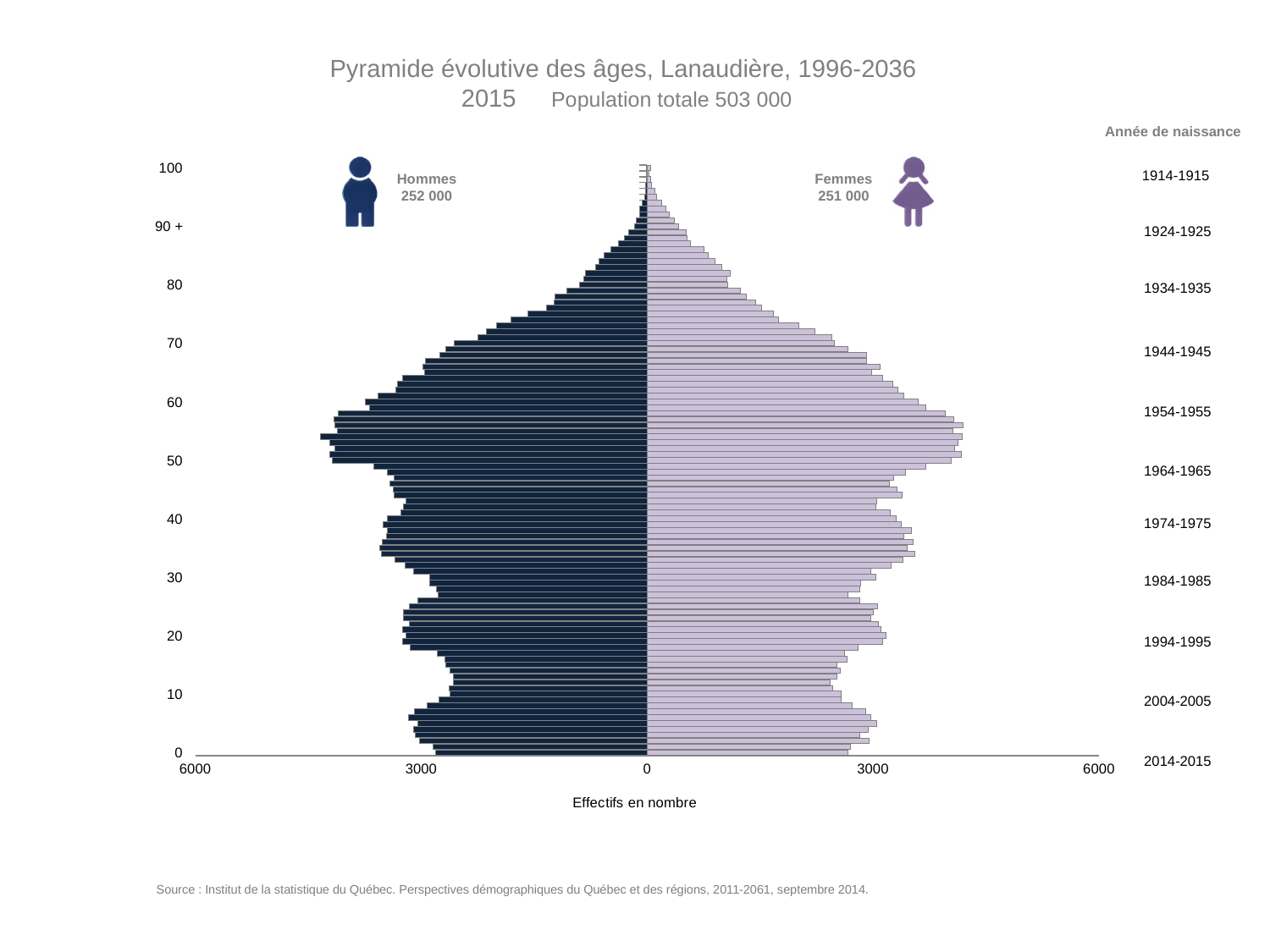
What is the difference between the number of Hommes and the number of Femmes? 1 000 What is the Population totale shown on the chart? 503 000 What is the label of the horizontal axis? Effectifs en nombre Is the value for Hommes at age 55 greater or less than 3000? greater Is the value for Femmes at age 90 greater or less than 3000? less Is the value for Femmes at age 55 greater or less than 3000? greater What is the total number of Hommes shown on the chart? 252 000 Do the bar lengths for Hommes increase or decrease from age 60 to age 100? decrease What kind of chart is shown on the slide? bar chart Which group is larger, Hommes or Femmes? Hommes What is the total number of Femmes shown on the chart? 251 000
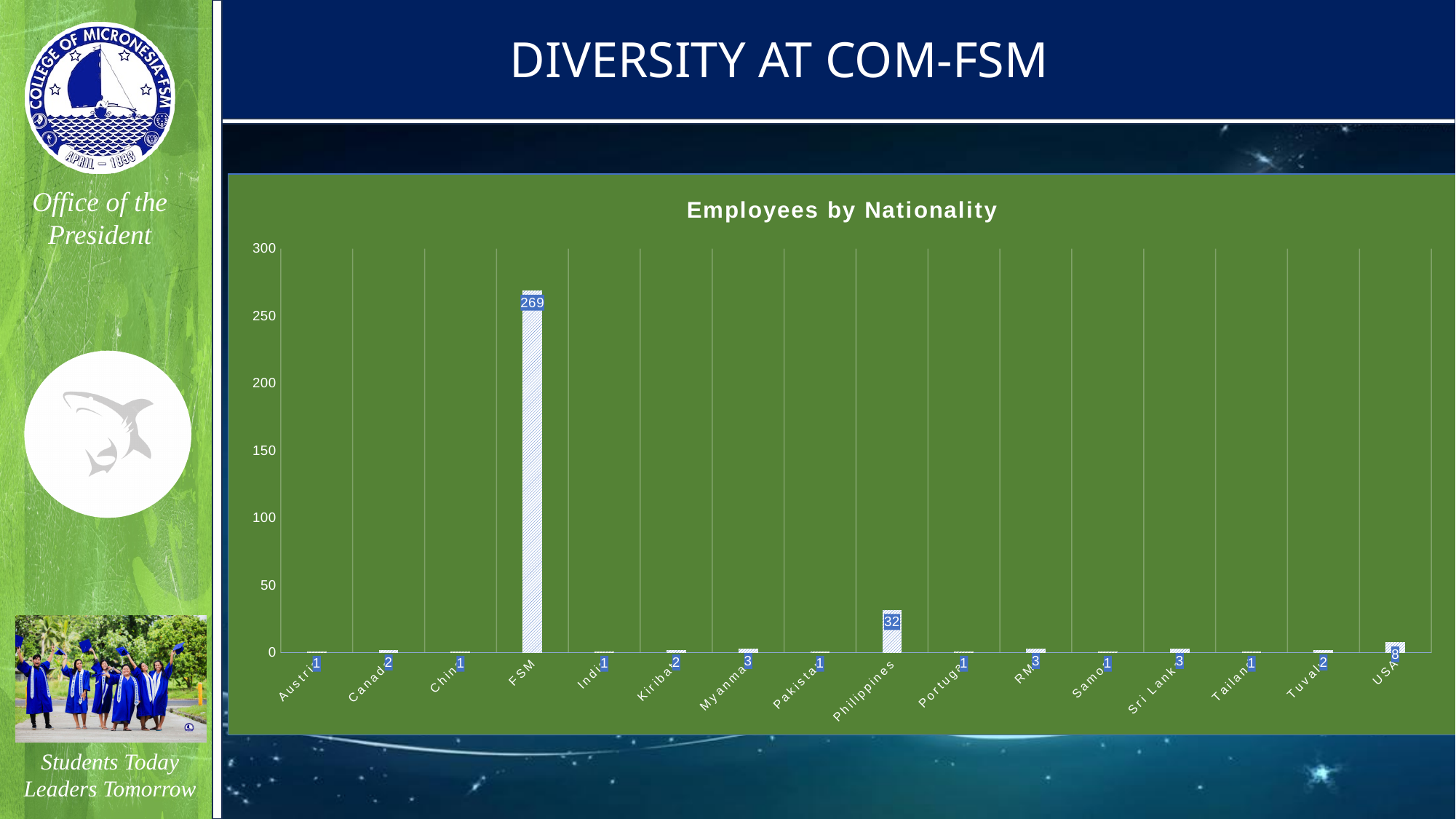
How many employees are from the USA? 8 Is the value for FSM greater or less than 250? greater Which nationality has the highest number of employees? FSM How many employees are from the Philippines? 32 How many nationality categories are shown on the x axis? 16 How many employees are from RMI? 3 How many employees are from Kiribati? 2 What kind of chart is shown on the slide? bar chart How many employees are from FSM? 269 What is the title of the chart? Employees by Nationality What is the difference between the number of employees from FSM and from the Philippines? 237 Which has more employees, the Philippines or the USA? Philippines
::::::::::
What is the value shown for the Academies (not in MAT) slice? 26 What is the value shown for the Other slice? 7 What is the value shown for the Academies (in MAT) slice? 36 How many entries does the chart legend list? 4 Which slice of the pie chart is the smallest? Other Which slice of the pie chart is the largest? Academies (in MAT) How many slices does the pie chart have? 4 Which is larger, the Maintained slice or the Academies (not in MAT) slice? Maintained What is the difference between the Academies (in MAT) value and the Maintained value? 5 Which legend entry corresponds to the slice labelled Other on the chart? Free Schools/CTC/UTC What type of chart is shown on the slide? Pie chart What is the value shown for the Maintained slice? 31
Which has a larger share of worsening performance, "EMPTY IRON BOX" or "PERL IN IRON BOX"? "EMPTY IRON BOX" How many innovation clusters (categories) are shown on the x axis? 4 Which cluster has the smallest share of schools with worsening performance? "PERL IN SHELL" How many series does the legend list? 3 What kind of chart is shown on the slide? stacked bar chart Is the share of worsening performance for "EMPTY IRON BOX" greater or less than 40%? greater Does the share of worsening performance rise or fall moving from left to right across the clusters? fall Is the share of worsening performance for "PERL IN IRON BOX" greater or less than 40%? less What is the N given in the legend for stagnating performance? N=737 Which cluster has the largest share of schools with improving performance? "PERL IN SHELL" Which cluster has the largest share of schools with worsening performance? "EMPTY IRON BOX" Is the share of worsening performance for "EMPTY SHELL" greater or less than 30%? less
::::::::::
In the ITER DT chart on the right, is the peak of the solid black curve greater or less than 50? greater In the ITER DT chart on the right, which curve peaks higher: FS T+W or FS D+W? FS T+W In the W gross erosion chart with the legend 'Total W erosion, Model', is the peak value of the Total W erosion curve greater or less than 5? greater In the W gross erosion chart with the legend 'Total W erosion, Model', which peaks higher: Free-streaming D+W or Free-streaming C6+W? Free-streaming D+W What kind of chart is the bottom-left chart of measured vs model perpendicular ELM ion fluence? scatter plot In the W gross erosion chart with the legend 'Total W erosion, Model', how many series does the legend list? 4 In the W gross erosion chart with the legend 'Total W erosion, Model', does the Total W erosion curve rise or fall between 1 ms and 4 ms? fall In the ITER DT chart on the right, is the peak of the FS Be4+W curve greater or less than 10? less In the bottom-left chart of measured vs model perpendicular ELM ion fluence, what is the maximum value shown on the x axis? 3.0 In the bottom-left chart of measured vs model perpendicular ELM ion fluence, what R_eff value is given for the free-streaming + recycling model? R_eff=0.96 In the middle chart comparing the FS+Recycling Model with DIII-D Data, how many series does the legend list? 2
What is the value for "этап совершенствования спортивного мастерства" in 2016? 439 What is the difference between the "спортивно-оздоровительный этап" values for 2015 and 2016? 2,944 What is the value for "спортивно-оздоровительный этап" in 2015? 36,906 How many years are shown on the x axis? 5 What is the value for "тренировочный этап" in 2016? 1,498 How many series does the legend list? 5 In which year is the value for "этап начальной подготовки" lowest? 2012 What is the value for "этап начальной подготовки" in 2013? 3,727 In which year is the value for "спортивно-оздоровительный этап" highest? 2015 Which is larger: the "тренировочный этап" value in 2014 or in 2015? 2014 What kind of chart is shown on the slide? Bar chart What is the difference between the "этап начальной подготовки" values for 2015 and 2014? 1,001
::::::::::
Exercise goal
Pull out each line of the material that contains the word "more". Treat uppercase and lowercase as different.

Solution to this exercise
How many employees are from the USA? 8 Is the value for FSM greater or less than 250? greater Which nationality has the highest number of employees? FSM How many employees are from the Philippines? 32 How many nationality categories are shown on the x axis? 16 How many employees are from RMI? 3 How many employees are from Kiribati? 2 What kind of chart is shown on the slide? bar chart How many employees are from FSM? 269 What is the title of the chart? Employees by Nationality What is the difference between the number of employees from FSM and from the Philippines? 237 Which has more employees, the Philippines or the USA? Philippines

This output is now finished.